Oh well done, Labour decides that those with poor credit should not be allowed to borrow

This is not what they say they want to do of course, they are telling us that this will make credit cheaper for those who find it difficult to get. But the net effect will be to make something currently difficult and expensive into something impossible:

Credit card companies would be forced to write off billions of pounds in long-term customer debts if Labour got into power under a policy to be unveiled at the party's conference.

John McDonnell, the shadow chancellor, will propose capping the amount of money lenders can charge in interest so that no one has to pay back more than double what they borrowed.

He will say the policy will help three million credit card holders who are “trapped by their debt”.

As the Federal Reserve has pointed out over in the US interest rates, just like other prices, are not things we can just randomly assign at our whim.
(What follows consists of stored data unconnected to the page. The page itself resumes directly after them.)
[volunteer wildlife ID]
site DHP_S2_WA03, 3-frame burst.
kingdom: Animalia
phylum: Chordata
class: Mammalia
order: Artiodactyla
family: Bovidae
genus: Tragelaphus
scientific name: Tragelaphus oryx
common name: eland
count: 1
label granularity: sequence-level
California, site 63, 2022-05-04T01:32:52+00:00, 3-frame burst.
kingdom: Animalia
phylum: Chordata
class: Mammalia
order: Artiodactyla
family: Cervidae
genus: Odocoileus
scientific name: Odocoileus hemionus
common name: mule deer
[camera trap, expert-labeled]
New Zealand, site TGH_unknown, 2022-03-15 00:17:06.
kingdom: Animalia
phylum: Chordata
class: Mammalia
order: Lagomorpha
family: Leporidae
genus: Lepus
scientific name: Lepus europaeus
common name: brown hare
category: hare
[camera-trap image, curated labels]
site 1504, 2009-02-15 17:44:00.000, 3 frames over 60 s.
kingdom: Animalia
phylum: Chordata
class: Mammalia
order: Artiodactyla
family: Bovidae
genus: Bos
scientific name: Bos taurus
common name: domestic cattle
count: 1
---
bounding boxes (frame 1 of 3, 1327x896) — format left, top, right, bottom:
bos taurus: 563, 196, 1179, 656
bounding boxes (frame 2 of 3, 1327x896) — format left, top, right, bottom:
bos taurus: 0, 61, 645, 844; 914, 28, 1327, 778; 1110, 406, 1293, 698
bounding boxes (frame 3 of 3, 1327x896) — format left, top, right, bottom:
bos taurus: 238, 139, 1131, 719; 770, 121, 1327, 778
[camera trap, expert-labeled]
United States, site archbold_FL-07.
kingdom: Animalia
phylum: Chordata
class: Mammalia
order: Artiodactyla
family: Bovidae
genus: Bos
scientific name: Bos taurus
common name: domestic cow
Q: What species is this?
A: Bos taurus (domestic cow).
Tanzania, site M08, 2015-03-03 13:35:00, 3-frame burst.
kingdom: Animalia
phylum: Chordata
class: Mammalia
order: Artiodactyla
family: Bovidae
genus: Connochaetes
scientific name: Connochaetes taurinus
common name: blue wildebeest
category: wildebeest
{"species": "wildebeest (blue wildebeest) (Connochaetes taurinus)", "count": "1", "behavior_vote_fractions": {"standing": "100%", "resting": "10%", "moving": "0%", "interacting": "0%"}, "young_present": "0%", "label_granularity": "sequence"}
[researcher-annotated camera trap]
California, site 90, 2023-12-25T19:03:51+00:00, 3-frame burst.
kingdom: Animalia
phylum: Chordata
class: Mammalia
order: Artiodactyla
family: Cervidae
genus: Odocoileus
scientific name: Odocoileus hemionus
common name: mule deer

They're actually a bit more important than that:

Even though payday loan fees seem competitive, many reformers have advocated price caps. The Center for Responsible Lending (CRL), a nonprofit created by a credit union and a staunch foe of payday lending, has recommended capping annual rates at 36 percent “to spring the (debt) trap.” The CRL is technically correct, but only because a 36 percent cap eliminates payday loans altogether. If payday lenders earn normal profits when they charge $15 per $100 per two weeks, as the evidence suggests, they must surely lose money at $1.38 per $100 (equivalent to a 36 percent APR.) In fact, Pew Charitable Trusts (p. 20) notes that storefront payday lenders “are not found” in states with a 36 percent cap, and researcherstreat a 36 percent cap as an outright ban. In view of this, “36 percenters” may want to reconsider their position, unless of course their goal is to eliminate payday loans altogether. 

We would also point out that if this was applied to debt, rather than simply credit cards, then this would rule out mortgage interest rates rising above 5.5%. No, really, a 30 year repayment mortgage at 5.5 % pays back more than twice the sum borrowed.

Prices, even the price of money, aren't some random digits we can apply as we wish. They're actually the way the world works. Not that we expect John McDonnell to understand this but the rest of us should.